→ Problem description
Rewrite the items from the line containing "Is the textured" through the end of the items, changing "carpet stair tread" to "carpeted step" and leaving everything else as it is.

Stored data entries
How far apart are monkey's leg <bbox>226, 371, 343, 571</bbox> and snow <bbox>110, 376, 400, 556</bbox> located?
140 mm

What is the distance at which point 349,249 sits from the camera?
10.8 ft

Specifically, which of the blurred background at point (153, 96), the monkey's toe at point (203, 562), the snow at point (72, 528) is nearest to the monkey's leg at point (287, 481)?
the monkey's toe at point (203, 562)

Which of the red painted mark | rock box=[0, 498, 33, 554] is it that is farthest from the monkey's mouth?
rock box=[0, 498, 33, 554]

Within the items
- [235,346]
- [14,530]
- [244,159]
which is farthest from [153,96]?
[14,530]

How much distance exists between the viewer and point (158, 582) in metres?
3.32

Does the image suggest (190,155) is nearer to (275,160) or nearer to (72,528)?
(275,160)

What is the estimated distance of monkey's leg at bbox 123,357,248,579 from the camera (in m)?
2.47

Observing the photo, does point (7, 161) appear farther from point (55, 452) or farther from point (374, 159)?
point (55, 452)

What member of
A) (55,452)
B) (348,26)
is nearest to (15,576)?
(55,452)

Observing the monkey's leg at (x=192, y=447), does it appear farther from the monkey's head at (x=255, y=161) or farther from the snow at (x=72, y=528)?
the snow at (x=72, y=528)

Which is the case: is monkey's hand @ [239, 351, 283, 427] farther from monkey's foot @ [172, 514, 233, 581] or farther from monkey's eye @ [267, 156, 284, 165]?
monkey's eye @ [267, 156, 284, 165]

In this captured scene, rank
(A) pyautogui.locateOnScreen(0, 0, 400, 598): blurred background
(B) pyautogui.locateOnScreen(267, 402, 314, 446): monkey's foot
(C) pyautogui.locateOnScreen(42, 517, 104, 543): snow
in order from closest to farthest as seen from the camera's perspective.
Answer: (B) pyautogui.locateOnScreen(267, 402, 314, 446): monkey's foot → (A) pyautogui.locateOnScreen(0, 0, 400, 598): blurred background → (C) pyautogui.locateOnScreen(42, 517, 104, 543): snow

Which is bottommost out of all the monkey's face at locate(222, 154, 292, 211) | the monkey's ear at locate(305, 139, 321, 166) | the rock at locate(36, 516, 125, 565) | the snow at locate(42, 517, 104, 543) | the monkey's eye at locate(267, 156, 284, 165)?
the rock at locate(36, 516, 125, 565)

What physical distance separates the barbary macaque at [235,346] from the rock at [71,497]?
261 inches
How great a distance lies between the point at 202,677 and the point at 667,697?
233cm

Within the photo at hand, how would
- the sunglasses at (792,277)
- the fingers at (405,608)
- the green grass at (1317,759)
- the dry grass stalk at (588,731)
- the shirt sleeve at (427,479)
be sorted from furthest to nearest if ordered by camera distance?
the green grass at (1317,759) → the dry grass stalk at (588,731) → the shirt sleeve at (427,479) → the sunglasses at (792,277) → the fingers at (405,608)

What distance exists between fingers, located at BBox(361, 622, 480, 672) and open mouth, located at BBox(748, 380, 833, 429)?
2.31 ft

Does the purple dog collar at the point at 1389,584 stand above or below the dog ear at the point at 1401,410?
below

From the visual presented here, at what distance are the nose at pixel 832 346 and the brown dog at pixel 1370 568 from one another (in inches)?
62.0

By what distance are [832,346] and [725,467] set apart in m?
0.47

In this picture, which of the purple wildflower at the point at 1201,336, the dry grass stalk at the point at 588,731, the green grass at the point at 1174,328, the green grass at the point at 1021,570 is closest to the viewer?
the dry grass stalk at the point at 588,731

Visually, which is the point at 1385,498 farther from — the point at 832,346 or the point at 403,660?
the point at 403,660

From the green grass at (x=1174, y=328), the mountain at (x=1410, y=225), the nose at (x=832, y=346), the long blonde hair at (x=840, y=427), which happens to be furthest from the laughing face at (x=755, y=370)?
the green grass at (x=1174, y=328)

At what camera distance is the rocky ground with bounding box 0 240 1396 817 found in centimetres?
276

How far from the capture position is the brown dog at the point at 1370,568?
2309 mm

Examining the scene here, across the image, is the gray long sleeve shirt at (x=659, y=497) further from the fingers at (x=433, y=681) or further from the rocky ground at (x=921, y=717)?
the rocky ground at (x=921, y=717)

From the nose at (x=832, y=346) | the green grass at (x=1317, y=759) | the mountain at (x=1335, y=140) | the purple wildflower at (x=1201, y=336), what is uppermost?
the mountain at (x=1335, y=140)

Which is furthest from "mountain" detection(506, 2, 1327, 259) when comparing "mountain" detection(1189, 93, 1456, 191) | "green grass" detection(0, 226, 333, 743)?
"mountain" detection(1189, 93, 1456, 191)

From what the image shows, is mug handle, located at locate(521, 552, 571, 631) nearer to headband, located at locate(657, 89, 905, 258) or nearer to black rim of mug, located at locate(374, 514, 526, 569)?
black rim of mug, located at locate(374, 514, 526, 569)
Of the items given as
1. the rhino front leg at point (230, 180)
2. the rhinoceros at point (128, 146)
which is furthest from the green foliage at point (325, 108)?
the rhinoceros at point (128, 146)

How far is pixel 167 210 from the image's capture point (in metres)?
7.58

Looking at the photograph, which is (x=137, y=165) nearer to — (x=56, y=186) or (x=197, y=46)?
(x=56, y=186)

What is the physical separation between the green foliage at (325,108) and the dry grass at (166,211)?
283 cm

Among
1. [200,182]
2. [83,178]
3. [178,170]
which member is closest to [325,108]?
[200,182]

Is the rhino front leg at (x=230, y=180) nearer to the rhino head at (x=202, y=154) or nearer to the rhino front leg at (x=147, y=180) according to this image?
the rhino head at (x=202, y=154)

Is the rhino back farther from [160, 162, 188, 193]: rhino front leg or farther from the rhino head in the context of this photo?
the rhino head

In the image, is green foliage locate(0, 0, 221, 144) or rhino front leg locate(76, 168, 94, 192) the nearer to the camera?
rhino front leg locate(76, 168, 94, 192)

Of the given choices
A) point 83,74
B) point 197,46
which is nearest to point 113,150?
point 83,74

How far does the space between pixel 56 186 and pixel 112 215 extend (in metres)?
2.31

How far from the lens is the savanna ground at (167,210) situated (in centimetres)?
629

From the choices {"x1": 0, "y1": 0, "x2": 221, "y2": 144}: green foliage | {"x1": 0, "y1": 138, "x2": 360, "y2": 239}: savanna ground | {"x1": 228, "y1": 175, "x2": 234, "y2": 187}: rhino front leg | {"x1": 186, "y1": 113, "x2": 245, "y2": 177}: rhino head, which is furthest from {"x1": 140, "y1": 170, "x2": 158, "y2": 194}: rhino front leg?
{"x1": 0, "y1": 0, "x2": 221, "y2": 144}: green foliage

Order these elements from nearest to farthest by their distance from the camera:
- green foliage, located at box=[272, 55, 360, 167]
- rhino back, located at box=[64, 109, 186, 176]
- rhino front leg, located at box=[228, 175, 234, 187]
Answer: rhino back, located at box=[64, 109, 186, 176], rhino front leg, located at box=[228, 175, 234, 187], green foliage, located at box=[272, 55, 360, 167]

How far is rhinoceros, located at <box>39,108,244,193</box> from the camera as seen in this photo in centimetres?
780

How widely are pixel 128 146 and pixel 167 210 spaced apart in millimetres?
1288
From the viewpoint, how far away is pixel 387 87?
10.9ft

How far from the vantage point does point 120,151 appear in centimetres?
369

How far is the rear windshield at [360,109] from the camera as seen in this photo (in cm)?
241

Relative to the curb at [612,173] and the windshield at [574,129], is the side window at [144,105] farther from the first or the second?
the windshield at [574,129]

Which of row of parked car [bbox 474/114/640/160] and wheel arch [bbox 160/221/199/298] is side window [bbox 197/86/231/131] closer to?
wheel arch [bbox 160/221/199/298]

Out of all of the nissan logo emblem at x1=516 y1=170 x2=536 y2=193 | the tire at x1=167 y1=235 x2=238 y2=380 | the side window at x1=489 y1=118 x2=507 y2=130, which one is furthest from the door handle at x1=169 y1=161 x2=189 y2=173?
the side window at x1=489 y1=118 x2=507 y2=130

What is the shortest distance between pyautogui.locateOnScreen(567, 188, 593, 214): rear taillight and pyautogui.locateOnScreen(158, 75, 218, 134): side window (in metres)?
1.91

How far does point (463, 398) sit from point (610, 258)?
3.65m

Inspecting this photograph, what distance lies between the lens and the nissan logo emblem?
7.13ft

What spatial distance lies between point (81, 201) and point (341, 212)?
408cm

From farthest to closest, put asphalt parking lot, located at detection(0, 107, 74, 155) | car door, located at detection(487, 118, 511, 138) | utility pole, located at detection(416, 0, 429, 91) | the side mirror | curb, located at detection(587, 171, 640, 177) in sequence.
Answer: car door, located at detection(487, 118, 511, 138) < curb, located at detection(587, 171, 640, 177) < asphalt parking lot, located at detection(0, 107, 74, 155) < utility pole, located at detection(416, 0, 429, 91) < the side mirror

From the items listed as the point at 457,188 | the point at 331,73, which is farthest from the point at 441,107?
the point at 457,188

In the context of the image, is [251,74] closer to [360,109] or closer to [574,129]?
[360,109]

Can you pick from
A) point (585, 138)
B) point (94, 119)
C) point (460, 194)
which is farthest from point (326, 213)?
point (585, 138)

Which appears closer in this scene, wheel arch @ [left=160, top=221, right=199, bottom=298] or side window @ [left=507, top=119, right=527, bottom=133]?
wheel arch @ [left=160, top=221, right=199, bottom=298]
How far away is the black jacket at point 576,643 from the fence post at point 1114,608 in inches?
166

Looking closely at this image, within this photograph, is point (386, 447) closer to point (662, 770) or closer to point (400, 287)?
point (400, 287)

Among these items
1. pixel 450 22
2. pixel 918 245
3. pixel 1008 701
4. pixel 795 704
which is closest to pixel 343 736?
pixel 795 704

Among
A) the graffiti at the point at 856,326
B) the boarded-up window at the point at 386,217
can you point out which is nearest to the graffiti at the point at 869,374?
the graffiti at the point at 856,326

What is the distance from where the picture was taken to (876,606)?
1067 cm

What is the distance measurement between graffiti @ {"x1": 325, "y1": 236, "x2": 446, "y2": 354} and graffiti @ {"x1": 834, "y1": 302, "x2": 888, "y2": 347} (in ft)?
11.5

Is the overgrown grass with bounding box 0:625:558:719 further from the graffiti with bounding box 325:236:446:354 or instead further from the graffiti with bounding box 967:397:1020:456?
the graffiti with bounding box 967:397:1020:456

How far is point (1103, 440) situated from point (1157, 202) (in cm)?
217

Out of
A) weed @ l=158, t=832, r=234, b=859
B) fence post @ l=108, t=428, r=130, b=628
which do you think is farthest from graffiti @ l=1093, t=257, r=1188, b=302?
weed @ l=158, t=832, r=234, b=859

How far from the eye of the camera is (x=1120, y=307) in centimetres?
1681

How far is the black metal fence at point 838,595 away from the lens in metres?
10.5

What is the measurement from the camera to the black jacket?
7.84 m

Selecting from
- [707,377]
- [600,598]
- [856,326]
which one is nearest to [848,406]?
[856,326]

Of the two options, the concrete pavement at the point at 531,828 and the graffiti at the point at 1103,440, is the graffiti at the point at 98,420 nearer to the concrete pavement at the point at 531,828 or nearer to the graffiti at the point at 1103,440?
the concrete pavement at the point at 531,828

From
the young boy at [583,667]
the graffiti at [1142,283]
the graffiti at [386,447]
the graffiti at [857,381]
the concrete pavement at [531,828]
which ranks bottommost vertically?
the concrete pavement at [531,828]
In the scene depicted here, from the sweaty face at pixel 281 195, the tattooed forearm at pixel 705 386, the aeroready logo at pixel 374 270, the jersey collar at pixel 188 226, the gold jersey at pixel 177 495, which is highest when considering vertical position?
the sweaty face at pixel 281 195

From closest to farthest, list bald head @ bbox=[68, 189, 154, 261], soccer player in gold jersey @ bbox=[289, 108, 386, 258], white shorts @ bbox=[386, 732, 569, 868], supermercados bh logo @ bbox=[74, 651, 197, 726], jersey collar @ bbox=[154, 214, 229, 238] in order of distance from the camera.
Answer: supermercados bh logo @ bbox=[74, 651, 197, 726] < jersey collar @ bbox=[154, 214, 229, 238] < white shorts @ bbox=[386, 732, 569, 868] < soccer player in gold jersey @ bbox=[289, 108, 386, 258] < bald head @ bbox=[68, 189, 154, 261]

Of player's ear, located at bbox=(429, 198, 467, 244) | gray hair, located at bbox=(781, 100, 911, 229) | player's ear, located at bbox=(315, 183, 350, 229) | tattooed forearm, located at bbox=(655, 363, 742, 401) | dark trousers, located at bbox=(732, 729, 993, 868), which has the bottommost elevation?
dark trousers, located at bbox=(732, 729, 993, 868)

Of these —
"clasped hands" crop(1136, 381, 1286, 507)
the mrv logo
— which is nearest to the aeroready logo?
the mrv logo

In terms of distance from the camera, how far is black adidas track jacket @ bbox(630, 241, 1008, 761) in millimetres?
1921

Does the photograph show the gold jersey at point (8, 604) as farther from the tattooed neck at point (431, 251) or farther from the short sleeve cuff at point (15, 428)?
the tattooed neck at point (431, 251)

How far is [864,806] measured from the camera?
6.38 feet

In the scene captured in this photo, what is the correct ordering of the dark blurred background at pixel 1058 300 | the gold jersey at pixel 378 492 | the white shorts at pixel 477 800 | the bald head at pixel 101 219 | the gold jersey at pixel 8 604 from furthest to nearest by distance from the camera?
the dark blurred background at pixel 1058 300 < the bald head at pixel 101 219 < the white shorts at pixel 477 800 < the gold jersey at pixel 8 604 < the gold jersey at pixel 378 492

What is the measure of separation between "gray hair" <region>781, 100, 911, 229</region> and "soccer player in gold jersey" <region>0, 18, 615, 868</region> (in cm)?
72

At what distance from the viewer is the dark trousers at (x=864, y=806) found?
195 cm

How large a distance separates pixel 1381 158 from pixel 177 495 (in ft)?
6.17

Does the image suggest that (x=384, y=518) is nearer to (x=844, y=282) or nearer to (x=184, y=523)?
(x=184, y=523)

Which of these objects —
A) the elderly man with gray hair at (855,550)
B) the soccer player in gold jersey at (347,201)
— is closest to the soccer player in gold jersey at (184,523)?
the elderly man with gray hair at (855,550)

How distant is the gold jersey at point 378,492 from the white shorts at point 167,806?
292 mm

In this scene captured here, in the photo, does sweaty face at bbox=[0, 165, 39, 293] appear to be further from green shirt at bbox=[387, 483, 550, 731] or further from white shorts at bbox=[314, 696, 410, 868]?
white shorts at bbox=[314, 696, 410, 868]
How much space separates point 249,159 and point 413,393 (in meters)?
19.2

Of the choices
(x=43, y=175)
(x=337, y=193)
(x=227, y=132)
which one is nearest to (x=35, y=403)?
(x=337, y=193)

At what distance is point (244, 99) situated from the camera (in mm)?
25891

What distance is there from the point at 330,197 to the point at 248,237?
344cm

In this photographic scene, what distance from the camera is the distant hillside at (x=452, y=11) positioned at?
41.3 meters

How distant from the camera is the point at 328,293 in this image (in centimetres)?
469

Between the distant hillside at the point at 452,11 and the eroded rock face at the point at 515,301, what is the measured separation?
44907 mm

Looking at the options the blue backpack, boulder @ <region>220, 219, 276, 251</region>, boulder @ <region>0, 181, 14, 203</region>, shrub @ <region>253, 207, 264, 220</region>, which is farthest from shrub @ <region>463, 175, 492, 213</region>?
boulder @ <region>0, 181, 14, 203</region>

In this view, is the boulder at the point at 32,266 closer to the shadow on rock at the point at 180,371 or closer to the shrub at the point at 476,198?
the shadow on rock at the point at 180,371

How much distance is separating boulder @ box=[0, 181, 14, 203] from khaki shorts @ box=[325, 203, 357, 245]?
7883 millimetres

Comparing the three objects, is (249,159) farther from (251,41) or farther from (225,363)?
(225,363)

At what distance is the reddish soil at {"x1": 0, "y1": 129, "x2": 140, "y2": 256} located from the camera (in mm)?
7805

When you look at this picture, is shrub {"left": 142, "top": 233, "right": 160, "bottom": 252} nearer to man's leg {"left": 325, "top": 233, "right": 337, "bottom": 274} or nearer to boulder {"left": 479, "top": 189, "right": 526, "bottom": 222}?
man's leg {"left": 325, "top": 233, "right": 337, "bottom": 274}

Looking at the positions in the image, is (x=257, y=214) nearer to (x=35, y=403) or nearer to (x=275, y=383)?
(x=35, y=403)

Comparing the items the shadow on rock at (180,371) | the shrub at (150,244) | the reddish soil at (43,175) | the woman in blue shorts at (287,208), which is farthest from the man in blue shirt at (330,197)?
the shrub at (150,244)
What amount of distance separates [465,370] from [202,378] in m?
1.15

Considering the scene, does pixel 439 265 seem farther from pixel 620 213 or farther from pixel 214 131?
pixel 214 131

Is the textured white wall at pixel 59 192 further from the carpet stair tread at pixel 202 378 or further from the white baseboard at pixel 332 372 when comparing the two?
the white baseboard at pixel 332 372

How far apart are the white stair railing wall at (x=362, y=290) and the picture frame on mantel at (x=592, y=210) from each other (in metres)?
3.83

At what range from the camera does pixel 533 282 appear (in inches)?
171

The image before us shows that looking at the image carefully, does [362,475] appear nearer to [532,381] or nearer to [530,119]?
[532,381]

→ Final result
Is the textured white wall at pixel 59 192 further from the carpeted step at pixel 202 378 or further from the white baseboard at pixel 332 372 when comparing the two?
the white baseboard at pixel 332 372

How far apart are the white stair railing wall at (x=362, y=290) and the picture frame on mantel at (x=592, y=210) from each other (in metres)?
3.83

At what range from the camera does pixel 533 282 appear (in inches)?
171

The image before us shows that looking at the image carefully, does [362,475] appear nearer to [532,381] or nearer to [530,119]?
[532,381]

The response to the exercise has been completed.